Drury political science students brought home numerous awards from the Midwest Model United Nations Conference, including Outstanding Position Paper, Outstanding Delegate-Honorable Mention and Outstanding Delegate-Delegate’s Choice. The team consisted of students Gabby Blevins, Dakota Bowen, Meagan Carmack, Mason Coble, Miranda Mullings and Zach Thomas.

According to the Midwest Model United Nations, “Midwest Model United Nations (MMUN) is an all-collegiate organization dedicated to the concept of a "Venture in Practical Education." It is designed to furnish a structure and forum for students to work with the most pressing international issues from a perspective outside of the classroom, and thus broaden their awareness of world politics.

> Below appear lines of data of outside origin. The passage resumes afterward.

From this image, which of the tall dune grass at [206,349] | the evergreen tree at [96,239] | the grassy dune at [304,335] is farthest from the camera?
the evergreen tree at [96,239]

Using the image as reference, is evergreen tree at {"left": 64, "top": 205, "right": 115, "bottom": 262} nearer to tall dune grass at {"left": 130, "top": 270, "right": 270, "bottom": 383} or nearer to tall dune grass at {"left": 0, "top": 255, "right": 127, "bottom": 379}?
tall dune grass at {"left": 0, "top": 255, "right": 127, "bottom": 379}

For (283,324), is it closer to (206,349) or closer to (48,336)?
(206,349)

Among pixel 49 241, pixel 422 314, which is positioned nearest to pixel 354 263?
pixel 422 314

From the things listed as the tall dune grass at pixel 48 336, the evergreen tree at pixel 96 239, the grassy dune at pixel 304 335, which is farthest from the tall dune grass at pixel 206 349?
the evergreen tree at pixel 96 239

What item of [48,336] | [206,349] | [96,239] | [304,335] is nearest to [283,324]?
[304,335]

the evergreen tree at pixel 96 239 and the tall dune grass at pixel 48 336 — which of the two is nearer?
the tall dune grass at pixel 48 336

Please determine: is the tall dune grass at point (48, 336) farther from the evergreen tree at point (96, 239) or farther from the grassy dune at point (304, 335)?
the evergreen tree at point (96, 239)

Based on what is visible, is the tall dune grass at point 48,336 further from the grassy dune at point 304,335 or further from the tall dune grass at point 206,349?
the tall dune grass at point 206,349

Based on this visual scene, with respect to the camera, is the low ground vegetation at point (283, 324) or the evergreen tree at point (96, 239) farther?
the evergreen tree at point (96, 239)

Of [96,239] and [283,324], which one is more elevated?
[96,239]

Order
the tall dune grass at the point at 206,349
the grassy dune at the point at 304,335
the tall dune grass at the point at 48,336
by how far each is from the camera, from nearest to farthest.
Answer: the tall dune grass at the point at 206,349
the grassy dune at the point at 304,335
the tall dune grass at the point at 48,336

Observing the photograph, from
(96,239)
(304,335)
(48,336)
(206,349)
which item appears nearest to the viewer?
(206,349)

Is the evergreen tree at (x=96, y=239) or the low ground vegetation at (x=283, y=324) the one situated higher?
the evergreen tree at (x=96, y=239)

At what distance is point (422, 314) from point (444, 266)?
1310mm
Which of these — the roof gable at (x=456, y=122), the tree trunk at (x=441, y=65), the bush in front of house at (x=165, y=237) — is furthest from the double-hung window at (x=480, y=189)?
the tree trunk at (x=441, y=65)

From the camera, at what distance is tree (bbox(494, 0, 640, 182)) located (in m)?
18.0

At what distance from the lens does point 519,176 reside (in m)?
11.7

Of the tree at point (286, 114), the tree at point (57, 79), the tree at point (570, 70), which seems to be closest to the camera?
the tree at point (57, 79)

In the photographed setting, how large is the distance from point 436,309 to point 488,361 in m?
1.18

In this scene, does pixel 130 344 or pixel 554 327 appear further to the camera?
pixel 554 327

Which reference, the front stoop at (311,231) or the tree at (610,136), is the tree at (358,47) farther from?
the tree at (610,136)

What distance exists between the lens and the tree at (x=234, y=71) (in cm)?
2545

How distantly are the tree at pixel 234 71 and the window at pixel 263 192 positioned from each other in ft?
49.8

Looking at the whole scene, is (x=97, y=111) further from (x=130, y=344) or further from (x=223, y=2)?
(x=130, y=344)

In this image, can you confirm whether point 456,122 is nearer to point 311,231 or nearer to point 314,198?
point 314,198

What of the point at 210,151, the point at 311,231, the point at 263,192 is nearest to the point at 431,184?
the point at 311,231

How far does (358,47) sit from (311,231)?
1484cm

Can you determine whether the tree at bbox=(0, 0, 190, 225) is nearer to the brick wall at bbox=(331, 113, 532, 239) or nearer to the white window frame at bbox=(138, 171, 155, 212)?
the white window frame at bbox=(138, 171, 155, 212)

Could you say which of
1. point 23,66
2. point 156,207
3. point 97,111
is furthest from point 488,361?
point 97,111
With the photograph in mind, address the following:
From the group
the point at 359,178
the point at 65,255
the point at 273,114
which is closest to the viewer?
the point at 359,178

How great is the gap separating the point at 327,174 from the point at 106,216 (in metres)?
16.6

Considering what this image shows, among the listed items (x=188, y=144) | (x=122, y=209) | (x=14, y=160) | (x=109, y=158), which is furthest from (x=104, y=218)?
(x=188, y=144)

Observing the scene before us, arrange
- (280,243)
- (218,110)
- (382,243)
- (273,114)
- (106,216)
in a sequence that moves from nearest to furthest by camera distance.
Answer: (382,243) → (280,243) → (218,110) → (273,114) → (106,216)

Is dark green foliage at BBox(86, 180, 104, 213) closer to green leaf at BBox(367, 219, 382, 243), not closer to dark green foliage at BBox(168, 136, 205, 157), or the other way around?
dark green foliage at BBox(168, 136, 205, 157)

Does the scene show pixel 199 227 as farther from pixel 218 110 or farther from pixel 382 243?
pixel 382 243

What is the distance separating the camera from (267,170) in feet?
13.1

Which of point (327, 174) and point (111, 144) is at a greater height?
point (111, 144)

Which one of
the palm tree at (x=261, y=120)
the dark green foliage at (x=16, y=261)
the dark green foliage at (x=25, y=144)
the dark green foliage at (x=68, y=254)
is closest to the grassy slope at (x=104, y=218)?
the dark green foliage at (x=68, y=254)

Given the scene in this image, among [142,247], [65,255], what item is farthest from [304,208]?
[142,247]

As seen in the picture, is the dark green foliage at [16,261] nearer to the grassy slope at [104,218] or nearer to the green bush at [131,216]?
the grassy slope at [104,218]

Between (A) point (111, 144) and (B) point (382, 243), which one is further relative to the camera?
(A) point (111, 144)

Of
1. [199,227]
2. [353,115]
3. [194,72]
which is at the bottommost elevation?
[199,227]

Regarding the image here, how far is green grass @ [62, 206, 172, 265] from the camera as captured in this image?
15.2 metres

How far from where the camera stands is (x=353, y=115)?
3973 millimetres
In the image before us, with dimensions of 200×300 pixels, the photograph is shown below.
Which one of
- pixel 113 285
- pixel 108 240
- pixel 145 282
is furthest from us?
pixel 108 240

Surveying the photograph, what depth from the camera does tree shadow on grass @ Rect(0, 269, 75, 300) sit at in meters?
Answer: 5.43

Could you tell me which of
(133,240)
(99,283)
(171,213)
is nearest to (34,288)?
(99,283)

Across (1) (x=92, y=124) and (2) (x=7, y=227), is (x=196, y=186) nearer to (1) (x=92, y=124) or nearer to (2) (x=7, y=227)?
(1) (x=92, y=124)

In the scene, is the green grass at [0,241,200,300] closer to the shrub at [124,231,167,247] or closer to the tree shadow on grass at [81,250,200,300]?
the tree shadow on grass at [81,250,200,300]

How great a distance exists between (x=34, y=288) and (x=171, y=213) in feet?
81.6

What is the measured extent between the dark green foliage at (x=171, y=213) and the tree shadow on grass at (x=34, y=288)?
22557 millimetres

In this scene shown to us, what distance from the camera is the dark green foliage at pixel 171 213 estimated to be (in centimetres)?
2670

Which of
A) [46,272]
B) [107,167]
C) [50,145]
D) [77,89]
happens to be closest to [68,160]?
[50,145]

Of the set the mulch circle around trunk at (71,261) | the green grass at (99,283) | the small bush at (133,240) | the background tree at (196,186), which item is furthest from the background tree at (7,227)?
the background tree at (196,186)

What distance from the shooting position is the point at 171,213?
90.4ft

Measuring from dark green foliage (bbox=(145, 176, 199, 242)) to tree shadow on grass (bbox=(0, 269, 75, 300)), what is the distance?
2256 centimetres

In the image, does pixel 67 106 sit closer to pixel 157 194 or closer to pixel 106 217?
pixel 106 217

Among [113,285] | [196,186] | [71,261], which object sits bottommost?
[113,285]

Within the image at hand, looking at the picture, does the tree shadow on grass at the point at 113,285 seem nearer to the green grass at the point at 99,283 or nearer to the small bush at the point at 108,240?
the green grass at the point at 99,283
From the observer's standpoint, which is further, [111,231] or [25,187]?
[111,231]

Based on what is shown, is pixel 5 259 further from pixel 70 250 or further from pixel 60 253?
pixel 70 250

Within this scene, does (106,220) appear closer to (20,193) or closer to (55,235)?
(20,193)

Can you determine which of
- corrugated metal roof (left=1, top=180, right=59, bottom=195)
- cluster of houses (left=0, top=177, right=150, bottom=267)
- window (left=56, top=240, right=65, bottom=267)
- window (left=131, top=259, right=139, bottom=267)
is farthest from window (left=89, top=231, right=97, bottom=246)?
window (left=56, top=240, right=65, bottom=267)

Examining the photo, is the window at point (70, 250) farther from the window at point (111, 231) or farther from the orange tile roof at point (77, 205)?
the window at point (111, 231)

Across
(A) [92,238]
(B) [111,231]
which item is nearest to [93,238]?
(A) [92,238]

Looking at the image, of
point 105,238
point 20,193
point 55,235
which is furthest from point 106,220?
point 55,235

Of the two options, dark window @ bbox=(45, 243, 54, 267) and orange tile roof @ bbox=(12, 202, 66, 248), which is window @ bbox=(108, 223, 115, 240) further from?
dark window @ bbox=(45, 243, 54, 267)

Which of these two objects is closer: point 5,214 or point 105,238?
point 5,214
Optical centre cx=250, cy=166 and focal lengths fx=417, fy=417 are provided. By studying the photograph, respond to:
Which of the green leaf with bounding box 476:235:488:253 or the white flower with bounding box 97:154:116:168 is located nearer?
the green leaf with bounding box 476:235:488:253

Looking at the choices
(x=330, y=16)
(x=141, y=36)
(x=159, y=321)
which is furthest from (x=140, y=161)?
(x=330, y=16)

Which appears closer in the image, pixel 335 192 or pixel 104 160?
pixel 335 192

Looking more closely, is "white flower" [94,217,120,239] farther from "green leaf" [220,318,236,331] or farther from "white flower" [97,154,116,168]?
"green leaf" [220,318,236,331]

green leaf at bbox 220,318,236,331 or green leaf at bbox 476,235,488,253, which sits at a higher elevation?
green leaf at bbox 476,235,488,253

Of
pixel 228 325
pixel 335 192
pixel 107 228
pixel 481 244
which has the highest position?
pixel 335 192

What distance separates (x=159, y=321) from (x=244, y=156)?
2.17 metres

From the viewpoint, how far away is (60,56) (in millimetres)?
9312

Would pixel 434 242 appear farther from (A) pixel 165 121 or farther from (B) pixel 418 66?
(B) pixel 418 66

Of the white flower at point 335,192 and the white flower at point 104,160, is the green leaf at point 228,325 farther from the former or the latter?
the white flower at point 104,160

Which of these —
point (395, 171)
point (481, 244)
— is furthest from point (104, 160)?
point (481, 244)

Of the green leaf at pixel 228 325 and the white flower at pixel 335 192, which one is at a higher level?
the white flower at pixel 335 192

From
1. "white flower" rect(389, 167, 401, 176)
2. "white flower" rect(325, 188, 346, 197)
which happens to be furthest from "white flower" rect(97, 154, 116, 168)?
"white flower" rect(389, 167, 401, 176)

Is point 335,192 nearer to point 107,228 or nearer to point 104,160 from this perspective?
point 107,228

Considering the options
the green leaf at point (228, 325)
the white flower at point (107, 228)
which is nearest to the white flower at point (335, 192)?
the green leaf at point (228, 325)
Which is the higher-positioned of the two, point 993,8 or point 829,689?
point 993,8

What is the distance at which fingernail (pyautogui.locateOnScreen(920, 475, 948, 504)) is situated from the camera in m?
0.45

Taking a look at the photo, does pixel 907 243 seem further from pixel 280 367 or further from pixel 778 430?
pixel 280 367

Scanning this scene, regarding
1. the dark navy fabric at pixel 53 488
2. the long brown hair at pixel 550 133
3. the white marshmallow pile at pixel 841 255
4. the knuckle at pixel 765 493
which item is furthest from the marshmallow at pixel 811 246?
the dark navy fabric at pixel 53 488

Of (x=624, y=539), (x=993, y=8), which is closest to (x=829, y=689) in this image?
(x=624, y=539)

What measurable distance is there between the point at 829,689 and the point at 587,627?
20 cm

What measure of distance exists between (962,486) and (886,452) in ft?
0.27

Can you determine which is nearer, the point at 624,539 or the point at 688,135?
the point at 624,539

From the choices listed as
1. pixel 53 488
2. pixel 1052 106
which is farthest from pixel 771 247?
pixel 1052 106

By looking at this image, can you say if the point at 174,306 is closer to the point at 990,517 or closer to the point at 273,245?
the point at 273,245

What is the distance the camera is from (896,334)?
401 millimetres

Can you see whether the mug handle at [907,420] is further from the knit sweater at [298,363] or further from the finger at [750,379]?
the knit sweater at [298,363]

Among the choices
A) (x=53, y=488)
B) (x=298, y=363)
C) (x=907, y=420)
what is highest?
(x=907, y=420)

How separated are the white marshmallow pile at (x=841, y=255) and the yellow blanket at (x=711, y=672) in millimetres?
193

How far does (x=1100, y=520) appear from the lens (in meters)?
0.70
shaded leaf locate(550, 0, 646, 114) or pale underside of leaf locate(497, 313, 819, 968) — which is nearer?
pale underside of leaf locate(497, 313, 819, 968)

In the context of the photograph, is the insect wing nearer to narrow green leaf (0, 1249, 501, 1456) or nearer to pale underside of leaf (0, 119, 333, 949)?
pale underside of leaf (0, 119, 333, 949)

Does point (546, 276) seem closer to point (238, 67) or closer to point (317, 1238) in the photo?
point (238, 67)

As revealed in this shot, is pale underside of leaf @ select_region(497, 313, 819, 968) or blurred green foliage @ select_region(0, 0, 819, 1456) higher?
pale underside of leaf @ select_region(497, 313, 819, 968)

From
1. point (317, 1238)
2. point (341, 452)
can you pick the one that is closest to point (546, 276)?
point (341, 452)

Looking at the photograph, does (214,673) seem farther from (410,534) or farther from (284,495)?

Representing the role of another nation's delegation to the United Nations, students further realize the difficulties and complexities of international relations.”

Students immerse themselves in a four day experience in international affairs. Groups represent countries of the world and attempt to simulate solutions to world challenges like environmental issues or global poverty. Participants work together to write policies and pass resolutions that benefit their both their countries and the greater global community. Approximately 300 students from 40 universities participated this year.

Dr. VanDenBerg, professor of Political Science and adviser of Drury’s Model UN, noted that the conference ties to Drury’s vision of providing a well-rounded education, saying, “Model UN directly contributes to many aspects of Drury’s liberal arts mission. The hands-on simulation integrates theoretical and practical knowledge.  It advances Drury’s global citizenship mission. And it develops the critical thinking, communication and research skills that are essential to liberal learning.”

Students see a great benefit from this program as well. Gabby Blevins said that the conference improved her communication skills, especially regarding tense issues like international relations. Blevins said, “A big part of creating the resolution we worked on was being able effectively communicate with others and learning how to compromise. There were many instances where one country wanted to amend a clause in our resolution, but changing the clause would make another country not want to support the resolution.” She continued to say that learning to compromise will play into her future career in political science and she is grateful for the experience of this conference.

Another participant, Megan Carmack, commented on how strongly Model UN promotes scholarship. She dedicated vast amounts of time to this conference. “Through Dr. VanDenBerg's guidance, I spent approximately 60 hours getting ready for this conference,” Carmack said. “International diplomatic debate isn't just something you can jump in and do. It takes practice, experience, and knowing what you're actually talking about. At some point, people can't fake it ‘til they make it. At some point in life, you have to realize that in order to get good work out you have to put good work in.”